И снова он потонул в синих омутах глаз. И снова дрожь… И обворожительные изгибы тела. Вообще-то, Беторикс еще поговорил бы… точнее – послушал бы о Милоне, но… раз уж женщина просит. В конце концов, и после можно будет поговорить, никто ведь его пока не гонит.
– Выше, выше погладь… Какие у тебя нежные руки! И не скажешь, что гладиатор. Теперь поцелуй меня… вот тут, меж лопатками… и ниже, ниже…
Томный вздох. Стон… едва слышный… Скрипнуло ложе… И снова желание захлестнуло мозг, прогоняя на время все прочие мысли. И не было вокруг ничего: ни этой роскошной спальни, ни умывающейся на пороге кошки, ни скрипящего ложа, остались только двое – мужчина и женщина. И никого, никого вокруг… и ничего… лишь только в ушах – томительно звенящая музыка любовных сфер…

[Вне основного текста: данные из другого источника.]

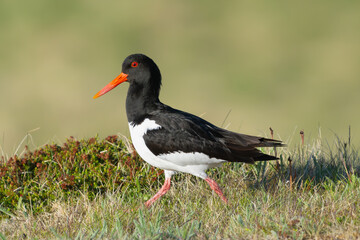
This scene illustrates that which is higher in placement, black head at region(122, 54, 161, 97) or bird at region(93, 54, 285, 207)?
black head at region(122, 54, 161, 97)

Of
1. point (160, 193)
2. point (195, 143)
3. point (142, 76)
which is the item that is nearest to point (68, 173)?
point (160, 193)

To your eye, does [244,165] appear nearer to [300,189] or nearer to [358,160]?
[300,189]

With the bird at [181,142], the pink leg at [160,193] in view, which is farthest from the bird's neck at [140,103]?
the pink leg at [160,193]

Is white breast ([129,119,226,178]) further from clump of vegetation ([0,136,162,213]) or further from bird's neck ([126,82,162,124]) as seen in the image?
clump of vegetation ([0,136,162,213])

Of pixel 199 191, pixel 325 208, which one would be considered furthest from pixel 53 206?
pixel 325 208

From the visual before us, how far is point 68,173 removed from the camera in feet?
21.8

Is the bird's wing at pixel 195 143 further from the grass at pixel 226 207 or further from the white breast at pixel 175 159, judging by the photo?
the grass at pixel 226 207

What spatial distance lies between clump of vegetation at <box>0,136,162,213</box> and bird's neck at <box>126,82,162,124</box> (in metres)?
0.90

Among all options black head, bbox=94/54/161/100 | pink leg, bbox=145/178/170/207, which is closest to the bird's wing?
black head, bbox=94/54/161/100

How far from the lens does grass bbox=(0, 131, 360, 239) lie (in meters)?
4.56

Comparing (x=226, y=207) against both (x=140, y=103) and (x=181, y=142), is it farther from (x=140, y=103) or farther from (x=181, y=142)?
(x=140, y=103)

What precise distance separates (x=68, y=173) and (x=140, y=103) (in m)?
1.49

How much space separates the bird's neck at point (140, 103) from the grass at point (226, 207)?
91 centimetres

– Ну вот, так я и знала – уже занимается любовью с башмачником. Нет, вы слышали? Вот это диссонанс!
Это произнес рядом, за дверью, чей-то насмешливый женский голос. Судя по всему – вовсе не голос рабыни-служанки.
– Эй, Луция, открой. Да открывай же, говорю… Вот так вот заглянешь в гости, настоишься у порога, как в той комедии у Софокла…
– У Аристофана, Лесбия, – захохотав, юная хозяйка вскочила с ложа. – Софокл не писал комедий.